--- begin ---

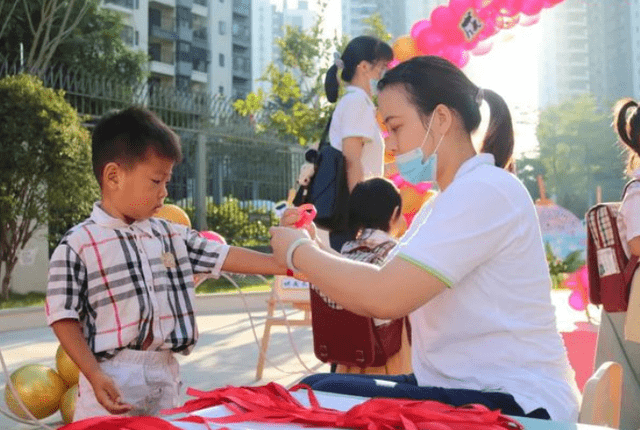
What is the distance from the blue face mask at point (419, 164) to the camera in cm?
217

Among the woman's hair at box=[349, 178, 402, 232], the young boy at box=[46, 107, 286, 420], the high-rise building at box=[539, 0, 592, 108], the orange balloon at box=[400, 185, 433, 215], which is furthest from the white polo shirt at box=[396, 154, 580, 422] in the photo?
the high-rise building at box=[539, 0, 592, 108]

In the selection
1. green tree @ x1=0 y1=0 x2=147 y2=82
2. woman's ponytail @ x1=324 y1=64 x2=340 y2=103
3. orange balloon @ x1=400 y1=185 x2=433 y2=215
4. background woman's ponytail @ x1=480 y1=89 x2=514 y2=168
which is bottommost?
orange balloon @ x1=400 y1=185 x2=433 y2=215

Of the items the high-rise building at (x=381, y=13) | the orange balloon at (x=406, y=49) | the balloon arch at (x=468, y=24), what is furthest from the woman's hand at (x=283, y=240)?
the high-rise building at (x=381, y=13)

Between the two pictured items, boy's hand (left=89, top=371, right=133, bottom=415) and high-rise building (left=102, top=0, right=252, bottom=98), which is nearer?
boy's hand (left=89, top=371, right=133, bottom=415)

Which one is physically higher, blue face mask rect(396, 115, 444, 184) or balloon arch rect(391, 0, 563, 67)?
balloon arch rect(391, 0, 563, 67)

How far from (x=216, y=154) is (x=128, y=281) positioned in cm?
1256

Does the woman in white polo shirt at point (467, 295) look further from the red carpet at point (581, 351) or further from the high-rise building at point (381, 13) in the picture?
the high-rise building at point (381, 13)

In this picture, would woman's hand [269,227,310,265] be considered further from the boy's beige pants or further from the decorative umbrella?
the decorative umbrella

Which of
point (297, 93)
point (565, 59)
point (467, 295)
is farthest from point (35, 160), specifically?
point (565, 59)

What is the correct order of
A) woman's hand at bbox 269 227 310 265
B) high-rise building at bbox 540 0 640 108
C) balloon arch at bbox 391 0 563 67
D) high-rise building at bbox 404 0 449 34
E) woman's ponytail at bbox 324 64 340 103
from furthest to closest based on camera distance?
high-rise building at bbox 404 0 449 34 → high-rise building at bbox 540 0 640 108 → balloon arch at bbox 391 0 563 67 → woman's ponytail at bbox 324 64 340 103 → woman's hand at bbox 269 227 310 265

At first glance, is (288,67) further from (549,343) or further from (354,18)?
(354,18)

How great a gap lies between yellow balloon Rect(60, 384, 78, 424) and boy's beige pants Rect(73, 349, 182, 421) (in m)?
1.71

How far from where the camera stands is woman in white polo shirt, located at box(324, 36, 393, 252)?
4.69 meters

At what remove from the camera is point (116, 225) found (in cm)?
254
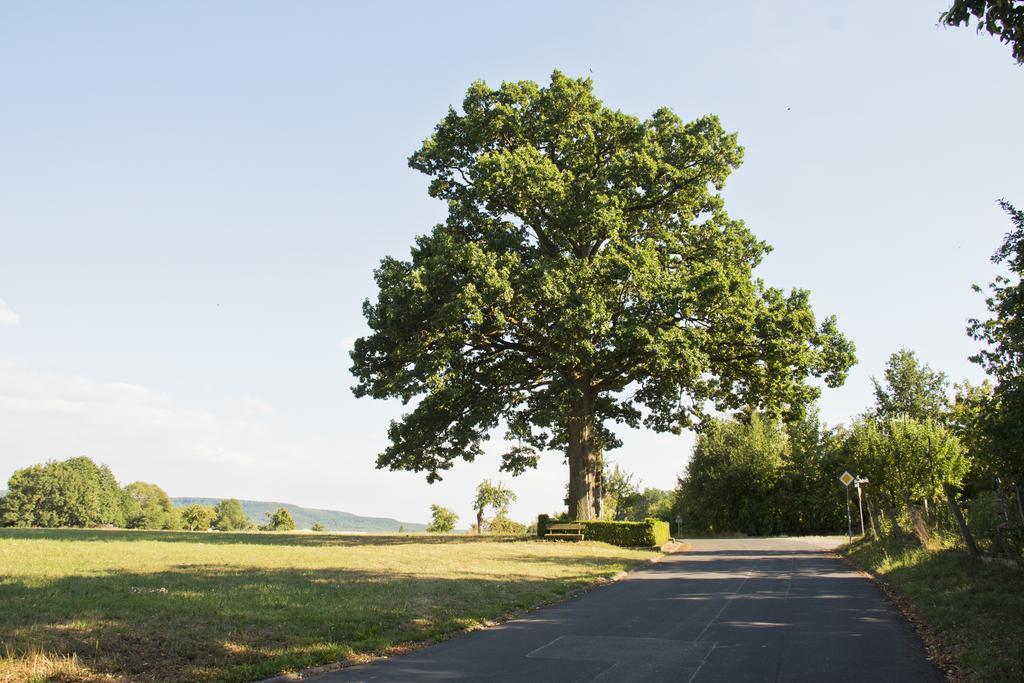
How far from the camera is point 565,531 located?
100 ft

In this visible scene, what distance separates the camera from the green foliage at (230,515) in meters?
148

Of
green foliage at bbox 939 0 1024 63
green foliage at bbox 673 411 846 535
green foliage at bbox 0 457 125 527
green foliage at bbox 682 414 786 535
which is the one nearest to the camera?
green foliage at bbox 939 0 1024 63

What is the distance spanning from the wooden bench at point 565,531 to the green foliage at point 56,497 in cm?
9176

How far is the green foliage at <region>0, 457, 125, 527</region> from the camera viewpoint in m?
95.3

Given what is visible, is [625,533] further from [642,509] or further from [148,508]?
[148,508]

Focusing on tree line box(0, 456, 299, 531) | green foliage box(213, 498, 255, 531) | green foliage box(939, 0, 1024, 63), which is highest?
green foliage box(939, 0, 1024, 63)

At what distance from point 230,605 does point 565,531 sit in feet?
67.5

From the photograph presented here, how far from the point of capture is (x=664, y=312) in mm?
27391

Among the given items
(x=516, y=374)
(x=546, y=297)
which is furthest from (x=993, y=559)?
(x=516, y=374)

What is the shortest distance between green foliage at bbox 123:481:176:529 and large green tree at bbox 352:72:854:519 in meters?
110

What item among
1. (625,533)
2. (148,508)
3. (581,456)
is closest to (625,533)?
(625,533)

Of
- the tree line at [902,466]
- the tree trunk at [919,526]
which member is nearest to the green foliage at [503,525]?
the tree line at [902,466]

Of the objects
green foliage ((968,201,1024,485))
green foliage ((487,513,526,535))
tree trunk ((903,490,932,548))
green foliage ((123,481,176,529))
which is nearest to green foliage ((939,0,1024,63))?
green foliage ((968,201,1024,485))

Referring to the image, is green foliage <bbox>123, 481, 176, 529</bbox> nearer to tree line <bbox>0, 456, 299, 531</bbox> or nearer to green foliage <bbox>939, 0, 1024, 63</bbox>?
tree line <bbox>0, 456, 299, 531</bbox>
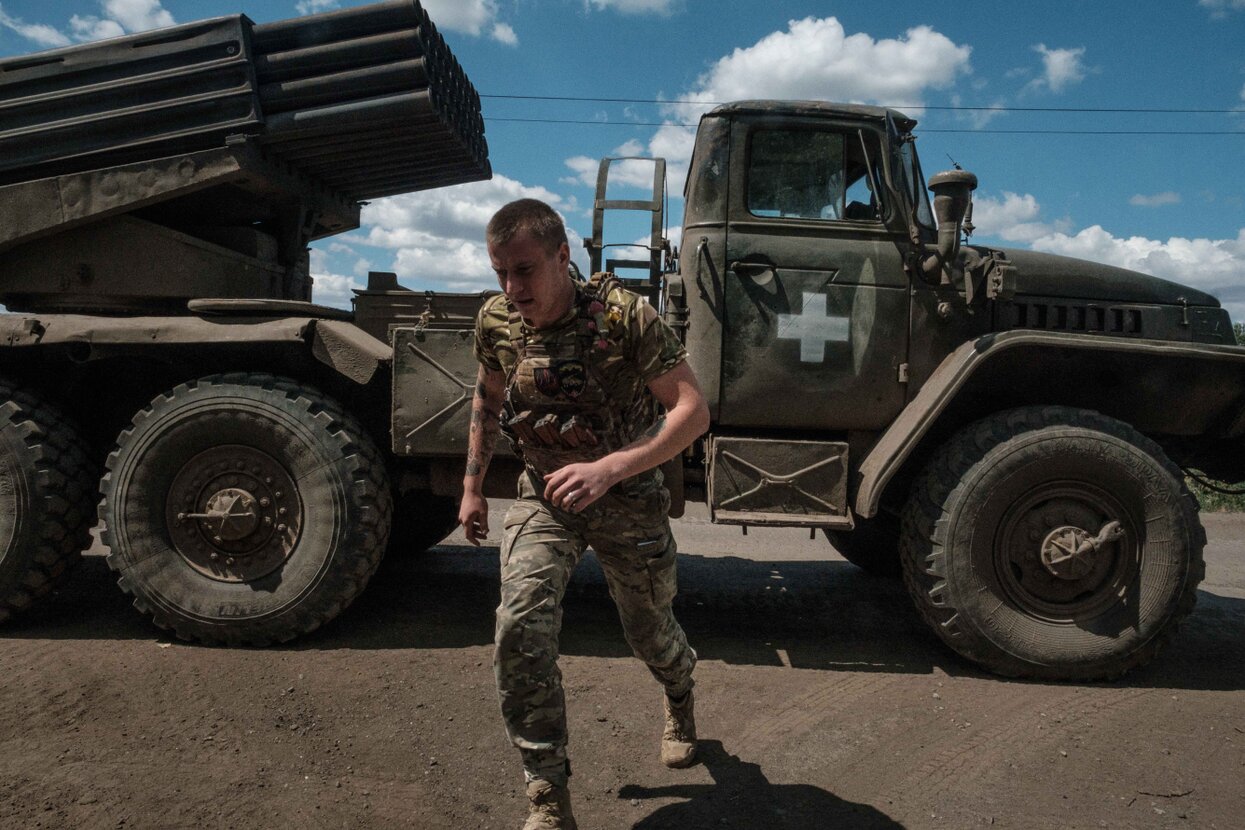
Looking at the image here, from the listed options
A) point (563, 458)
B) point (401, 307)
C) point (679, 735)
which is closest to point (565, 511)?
point (563, 458)

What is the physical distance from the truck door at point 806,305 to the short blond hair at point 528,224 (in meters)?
1.78

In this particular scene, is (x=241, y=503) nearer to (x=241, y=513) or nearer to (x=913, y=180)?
(x=241, y=513)

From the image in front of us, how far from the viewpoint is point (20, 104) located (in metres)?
4.12

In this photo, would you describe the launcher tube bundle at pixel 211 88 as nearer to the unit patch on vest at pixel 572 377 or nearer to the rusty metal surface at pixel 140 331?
the rusty metal surface at pixel 140 331

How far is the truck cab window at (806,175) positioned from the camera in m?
4.10

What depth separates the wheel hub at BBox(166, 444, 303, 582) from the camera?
393 cm

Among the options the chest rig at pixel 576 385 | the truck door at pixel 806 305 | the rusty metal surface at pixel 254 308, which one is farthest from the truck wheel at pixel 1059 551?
the rusty metal surface at pixel 254 308

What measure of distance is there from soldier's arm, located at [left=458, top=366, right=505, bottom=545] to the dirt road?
33.1 inches

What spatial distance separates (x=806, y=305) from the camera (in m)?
4.03

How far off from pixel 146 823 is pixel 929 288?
359 cm

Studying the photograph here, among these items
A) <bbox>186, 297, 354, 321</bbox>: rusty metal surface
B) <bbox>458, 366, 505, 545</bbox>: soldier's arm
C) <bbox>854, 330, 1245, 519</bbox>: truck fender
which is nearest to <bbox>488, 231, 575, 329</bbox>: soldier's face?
<bbox>458, 366, 505, 545</bbox>: soldier's arm

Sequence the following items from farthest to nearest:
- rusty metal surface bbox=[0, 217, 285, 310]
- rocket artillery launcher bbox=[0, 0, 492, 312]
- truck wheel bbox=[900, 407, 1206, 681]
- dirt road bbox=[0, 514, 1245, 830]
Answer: rusty metal surface bbox=[0, 217, 285, 310] < rocket artillery launcher bbox=[0, 0, 492, 312] < truck wheel bbox=[900, 407, 1206, 681] < dirt road bbox=[0, 514, 1245, 830]

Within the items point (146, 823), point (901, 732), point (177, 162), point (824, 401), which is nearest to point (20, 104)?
point (177, 162)

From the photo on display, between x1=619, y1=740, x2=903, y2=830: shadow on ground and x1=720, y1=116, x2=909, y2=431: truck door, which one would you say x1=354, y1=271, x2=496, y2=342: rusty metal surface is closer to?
x1=720, y1=116, x2=909, y2=431: truck door
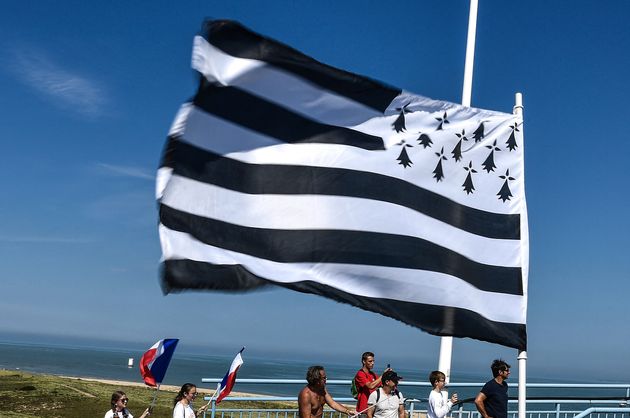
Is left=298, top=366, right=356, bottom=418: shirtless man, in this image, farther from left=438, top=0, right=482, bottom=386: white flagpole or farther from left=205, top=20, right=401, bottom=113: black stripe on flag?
left=205, top=20, right=401, bottom=113: black stripe on flag

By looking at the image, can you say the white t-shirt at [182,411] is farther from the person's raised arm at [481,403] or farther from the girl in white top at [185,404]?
the person's raised arm at [481,403]

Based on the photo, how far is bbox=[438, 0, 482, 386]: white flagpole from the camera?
6883 mm

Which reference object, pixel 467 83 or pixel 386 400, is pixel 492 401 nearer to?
pixel 386 400

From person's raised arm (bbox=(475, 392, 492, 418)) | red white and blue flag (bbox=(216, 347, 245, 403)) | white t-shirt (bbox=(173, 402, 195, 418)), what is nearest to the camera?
person's raised arm (bbox=(475, 392, 492, 418))

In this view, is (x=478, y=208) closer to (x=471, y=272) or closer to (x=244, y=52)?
(x=471, y=272)

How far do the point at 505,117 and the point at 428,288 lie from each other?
154 cm

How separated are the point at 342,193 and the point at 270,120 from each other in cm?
75

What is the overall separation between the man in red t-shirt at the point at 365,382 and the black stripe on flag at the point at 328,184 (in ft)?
12.6

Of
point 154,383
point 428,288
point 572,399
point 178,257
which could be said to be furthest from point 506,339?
point 572,399

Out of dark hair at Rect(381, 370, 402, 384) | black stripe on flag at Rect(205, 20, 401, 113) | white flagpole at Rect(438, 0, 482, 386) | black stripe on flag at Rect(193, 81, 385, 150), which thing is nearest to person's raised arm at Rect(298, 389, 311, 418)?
white flagpole at Rect(438, 0, 482, 386)

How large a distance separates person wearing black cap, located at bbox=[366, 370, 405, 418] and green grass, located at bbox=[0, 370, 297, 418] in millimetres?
10701

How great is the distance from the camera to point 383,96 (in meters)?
6.31

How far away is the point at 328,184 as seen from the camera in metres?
6.09

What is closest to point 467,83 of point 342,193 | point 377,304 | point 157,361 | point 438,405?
point 342,193
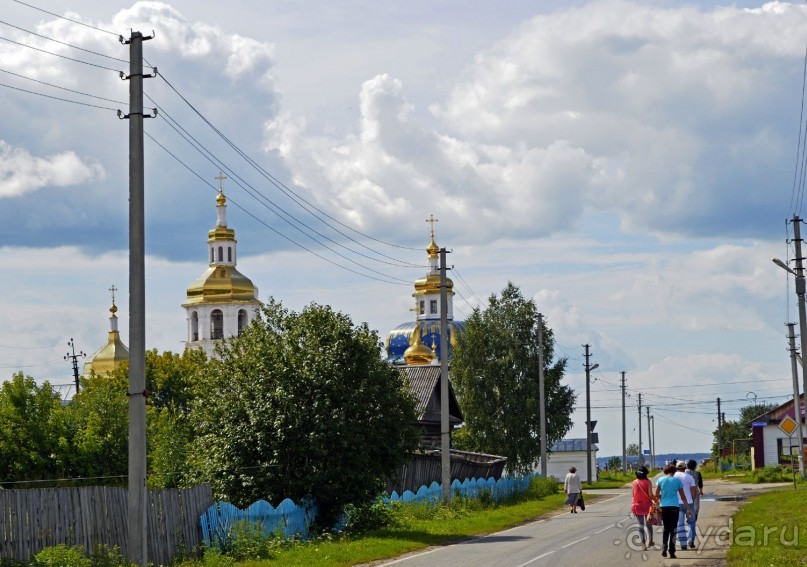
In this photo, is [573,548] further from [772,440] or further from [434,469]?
[772,440]

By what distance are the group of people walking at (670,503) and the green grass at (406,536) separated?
506 centimetres

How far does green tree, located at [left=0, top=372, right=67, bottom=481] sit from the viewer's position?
183ft

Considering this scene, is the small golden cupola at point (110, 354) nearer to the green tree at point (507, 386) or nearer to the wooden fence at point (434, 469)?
the green tree at point (507, 386)

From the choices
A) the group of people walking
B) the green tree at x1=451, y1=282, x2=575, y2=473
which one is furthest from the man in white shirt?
the green tree at x1=451, y1=282, x2=575, y2=473

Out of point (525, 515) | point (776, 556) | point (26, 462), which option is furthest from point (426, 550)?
point (26, 462)

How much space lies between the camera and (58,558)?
1862 centimetres

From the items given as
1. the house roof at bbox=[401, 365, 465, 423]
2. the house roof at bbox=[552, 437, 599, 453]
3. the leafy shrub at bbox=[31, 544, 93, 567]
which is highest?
A: the house roof at bbox=[401, 365, 465, 423]

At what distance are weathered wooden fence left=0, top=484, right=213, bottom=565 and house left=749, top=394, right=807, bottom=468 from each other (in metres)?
66.4

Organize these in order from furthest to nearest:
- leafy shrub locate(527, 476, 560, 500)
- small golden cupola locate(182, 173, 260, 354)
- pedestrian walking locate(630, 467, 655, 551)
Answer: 1. small golden cupola locate(182, 173, 260, 354)
2. leafy shrub locate(527, 476, 560, 500)
3. pedestrian walking locate(630, 467, 655, 551)

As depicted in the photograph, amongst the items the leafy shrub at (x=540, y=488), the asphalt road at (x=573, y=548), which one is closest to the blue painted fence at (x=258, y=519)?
the asphalt road at (x=573, y=548)

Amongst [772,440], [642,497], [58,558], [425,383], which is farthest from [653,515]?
[772,440]

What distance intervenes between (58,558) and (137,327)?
3.71 metres

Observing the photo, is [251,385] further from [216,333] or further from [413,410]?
[216,333]

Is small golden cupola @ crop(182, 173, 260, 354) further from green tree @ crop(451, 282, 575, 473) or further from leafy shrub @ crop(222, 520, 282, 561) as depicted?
leafy shrub @ crop(222, 520, 282, 561)
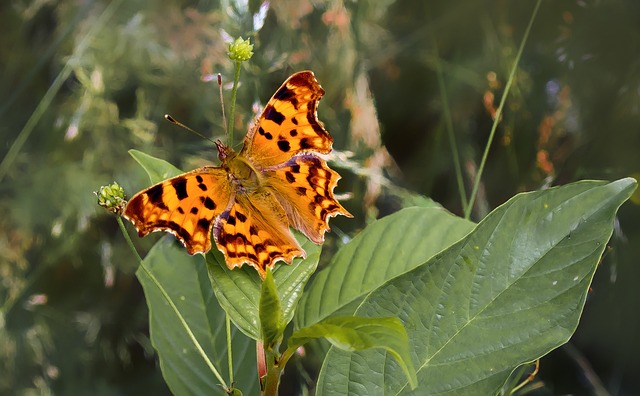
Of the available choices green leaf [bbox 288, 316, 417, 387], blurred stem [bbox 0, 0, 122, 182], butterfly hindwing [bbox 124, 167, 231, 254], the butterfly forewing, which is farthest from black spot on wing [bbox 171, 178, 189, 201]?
blurred stem [bbox 0, 0, 122, 182]

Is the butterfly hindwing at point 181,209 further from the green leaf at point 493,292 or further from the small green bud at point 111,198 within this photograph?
the green leaf at point 493,292

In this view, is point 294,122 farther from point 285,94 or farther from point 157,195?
point 157,195

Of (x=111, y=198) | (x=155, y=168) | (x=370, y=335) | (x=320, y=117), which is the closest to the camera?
(x=370, y=335)

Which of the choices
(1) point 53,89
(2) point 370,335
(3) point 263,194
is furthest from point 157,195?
(1) point 53,89

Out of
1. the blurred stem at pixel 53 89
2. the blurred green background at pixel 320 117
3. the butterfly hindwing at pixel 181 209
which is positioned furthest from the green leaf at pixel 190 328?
the blurred stem at pixel 53 89

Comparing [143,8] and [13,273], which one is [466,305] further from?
[143,8]

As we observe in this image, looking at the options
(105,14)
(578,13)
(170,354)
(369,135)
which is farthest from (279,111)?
(105,14)

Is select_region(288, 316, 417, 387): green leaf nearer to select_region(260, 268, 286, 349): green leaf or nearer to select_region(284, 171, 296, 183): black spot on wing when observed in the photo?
select_region(260, 268, 286, 349): green leaf
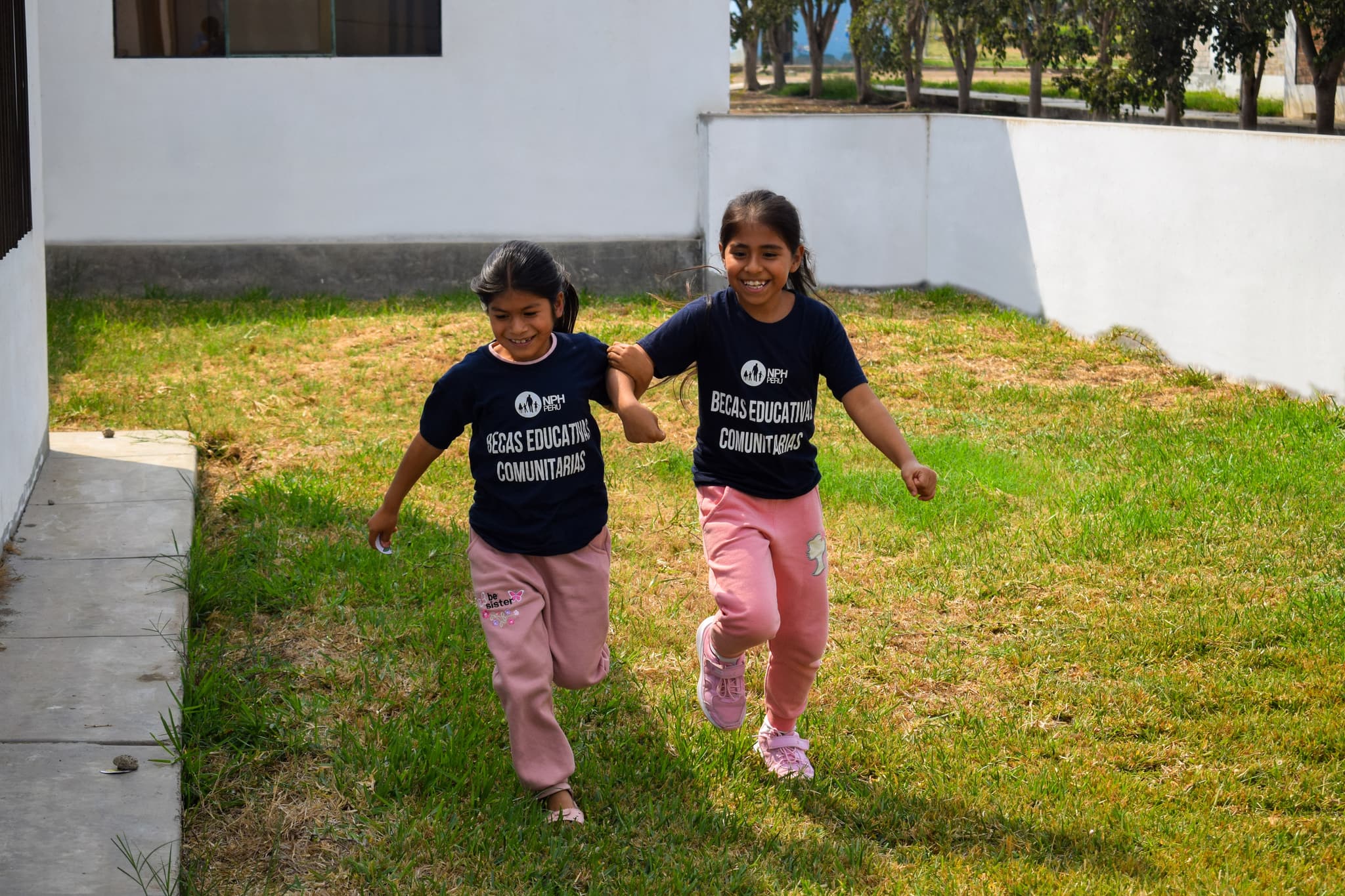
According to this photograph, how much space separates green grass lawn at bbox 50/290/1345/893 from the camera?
11.8 feet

--- end ---

WORK TO BE COMPLETED: Please retype the entries from the line containing "Is small golden" through the end of the entries, reproducing each line exactly and leaving the pictures out of your answer.

SOLUTION TO THIS EXERCISE:
Is small golden cupola @ crop(182, 173, 260, 354) further from green tree @ crop(451, 282, 575, 473) or further from leafy shrub @ crop(222, 520, 282, 561) as depicted?
leafy shrub @ crop(222, 520, 282, 561)
Of the available choices green leaf [bbox 288, 316, 417, 387], blurred stem [bbox 0, 0, 122, 182], butterfly hindwing [bbox 124, 167, 231, 254], the butterfly forewing, which is farthest from black spot on wing [bbox 171, 178, 189, 201]?
blurred stem [bbox 0, 0, 122, 182]

Is the butterfly hindwing at point 181,209 further from the green leaf at point 493,292 or further from the small green bud at point 111,198 within this photograph?
the green leaf at point 493,292

In this view, is point 294,122 farther from point 285,94 or farther from point 157,195?
point 157,195

Of (x=111, y=198) | (x=155, y=168) | (x=370, y=335) | (x=320, y=117), which is the closest to the camera?
(x=370, y=335)

Which of the choices
(1) point 53,89
(2) point 370,335
(3) point 263,194
is furthest from point 157,195?
(1) point 53,89

Out of
1. the blurred stem at pixel 53 89
2. the blurred green background at pixel 320 117
3. the butterfly hindwing at pixel 181 209
which is positioned furthest from the green leaf at pixel 190 328?
the blurred stem at pixel 53 89

Comparing [143,8] and [13,273], which one is [466,305] further from?
[143,8]

As we observe in this image, looking at the options
(105,14)
(578,13)
(170,354)
(369,135)
which is farthest from (279,111)?
(105,14)

Is select_region(288, 316, 417, 387): green leaf nearer to select_region(260, 268, 286, 349): green leaf or nearer to select_region(284, 171, 296, 183): black spot on wing when observed in the photo?
select_region(260, 268, 286, 349): green leaf
According to this photograph, how much space separates green grass lawn at bbox 50/290/1345/893 from the camera?
11.8 feet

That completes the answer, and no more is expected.